# To All Pfury-ers



## Xenon (Nov 15, 2002)

Due to some events in the past 24 hours I am asking the PFury community to abide by these basic rules of forum etiquitte while using the Lounge:

** Do not spam the site. I really dont think I need to define this action, but if you find yourself posting with no reason, and no subject, please stop.

** Do not purposfully derail threads. I expect a certain sway from the topic at hand yet if this is done excessivly and purposefully, action will be taken.

** Using basic common sense and online etiquitte when posting. Do not ruin this forum for everyone else that likes to use it for valid discussions.

Due to the recent events, the following actions will be taken if the above rules are ignored:

** Excessive post whoring and thread derailing will result in a warning.

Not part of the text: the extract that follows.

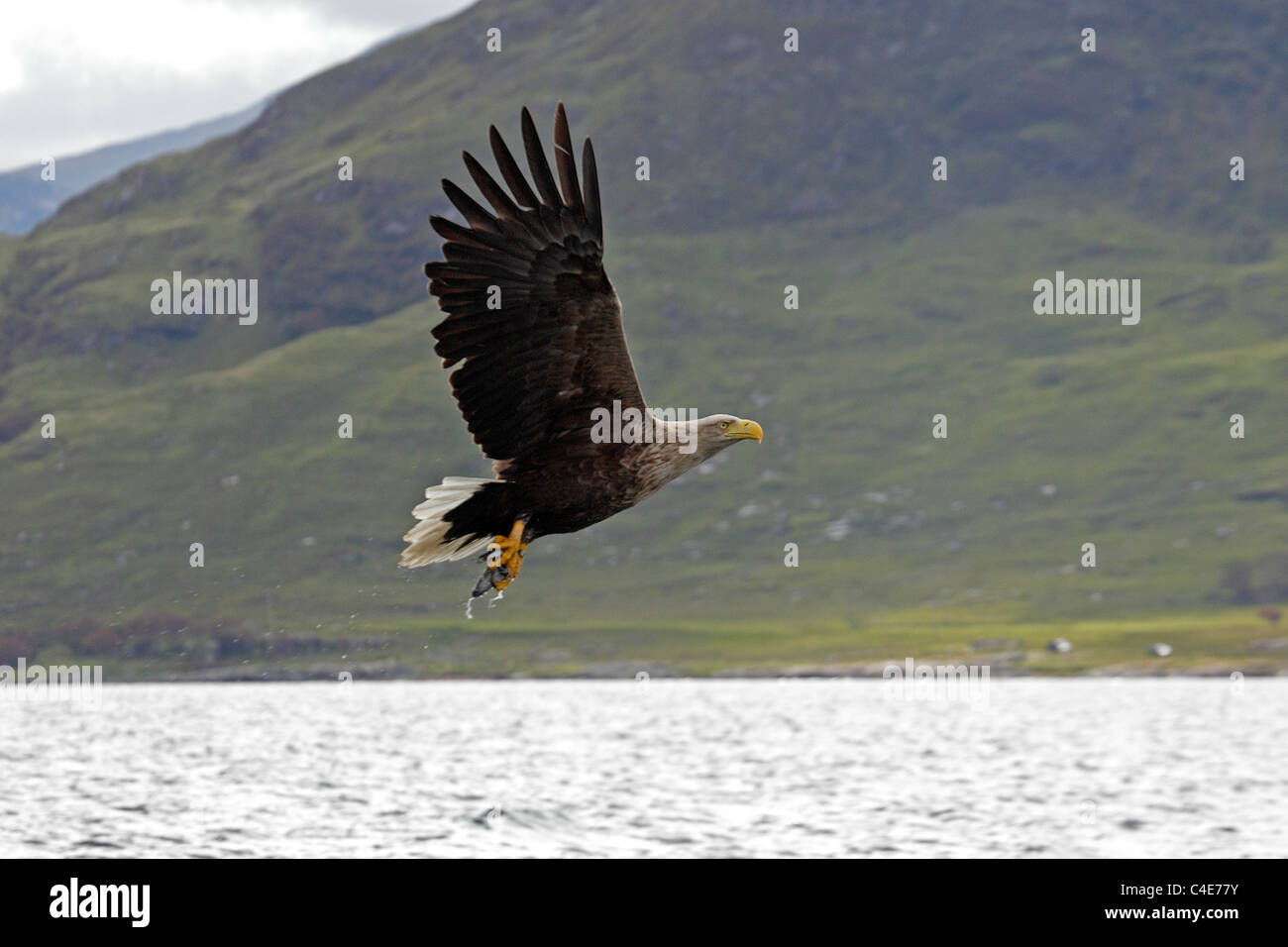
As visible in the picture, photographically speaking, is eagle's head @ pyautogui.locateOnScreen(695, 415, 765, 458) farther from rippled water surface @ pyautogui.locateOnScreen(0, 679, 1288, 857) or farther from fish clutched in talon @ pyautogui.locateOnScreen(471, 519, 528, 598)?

** An observed repetative behavior of post whoring/thread derailing will result in banning from either the Lounge or the site.

P.S. I formally thought these rules were "common sense" but it seems certain members of the site need these explicitly stated. Consider this the rule and try to show your fellow PFuryers the respect of following them.


----------



## Ms_Nattereri (Jan 11, 2003)

I want to remind you guys that we are a community, mostly we all share the common interest--fish; more specific--piranhas. Most of the forums on this site were for intention of informing our members about piranhas in the different areas of study. The Lounge was created to discuss "Off topic: Non-Fish related" topics. The Lounge was NOT created to air your "dirty laundry." If you have personal problems and feel you need help, PM someone and ask. Do not post a thread and expect to get sympathy. It will be deleted. If you have personal problems with a member, depending on the situation, report it to staff or talk it out with that member. The Lounge will not host this kind of bahavior.


----------